Task list:
A: Transcribe the part of the cpuset locking text starting at "The callback_mutex guarded" and ending at "being read.".
B: In the cpuset locking text, which lock may be nested inside which?

Text:
========

I believe that we had the locking relation between what had been
cgroup_lock (global cgroup lock which can be held over large stretches
of non-performance critical code) and callback_mutex (global cpuset
specific lock which is held over shorter stretches of more performance
critical code - though still not on really hot code paths.) One can
nest callback_mutex inside cgroup_lock, but not vice versa.
The callback_mutex guarded some CPU masks and Node masks, which might
be multi-word and hence don't change atomically. Any low level code
that needs to read these these cpuset CPU and Node masks, needs to
hold callback_mutex briefly, to keep that mask from changing while
being read.
There is even a comment in kernel/cpuset.c, explaining how an ABBA
deadlock must be avoided when calling rebuild_sched_domains():
/*
* rebuild_sched_domains()
*
* ...
*
* Call with cgroup_mutex held. May take callback_mutex during
* call due to the kfifo_alloc() and kmalloc() calls. May nest
* a call to the get_online_cpus()/put_online_cpus() pair.
* Must not be called holding callback_mutex, because we must not
* call get_online_cpus() while holding callback_mutex. Elsewhere
* the kernel nests callback_mutex inside get_online_cpus() calls.
* So the reverse nesting would risk an ABBA deadlock.
This went into the kernel sometime around 2.6.18.

========

Dataset content:

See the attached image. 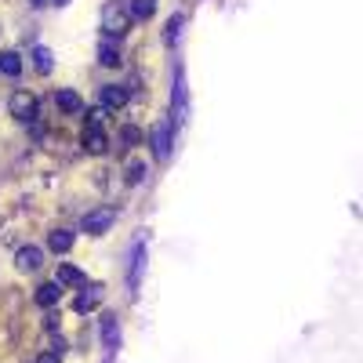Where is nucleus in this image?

========

Answers for the tasks:
A:
The callback_mutex guarded some CPU masks and Node masks, which might
be multi-word and hence don't change atomically. Any low level code
that needs to read these these cpuset CPU and Node masks, needs to
hold callback_mutex briefly, to keep that mask from changing while
being read.

B: callback_mutex may be nested inside cgroup_lock, but not the other way around.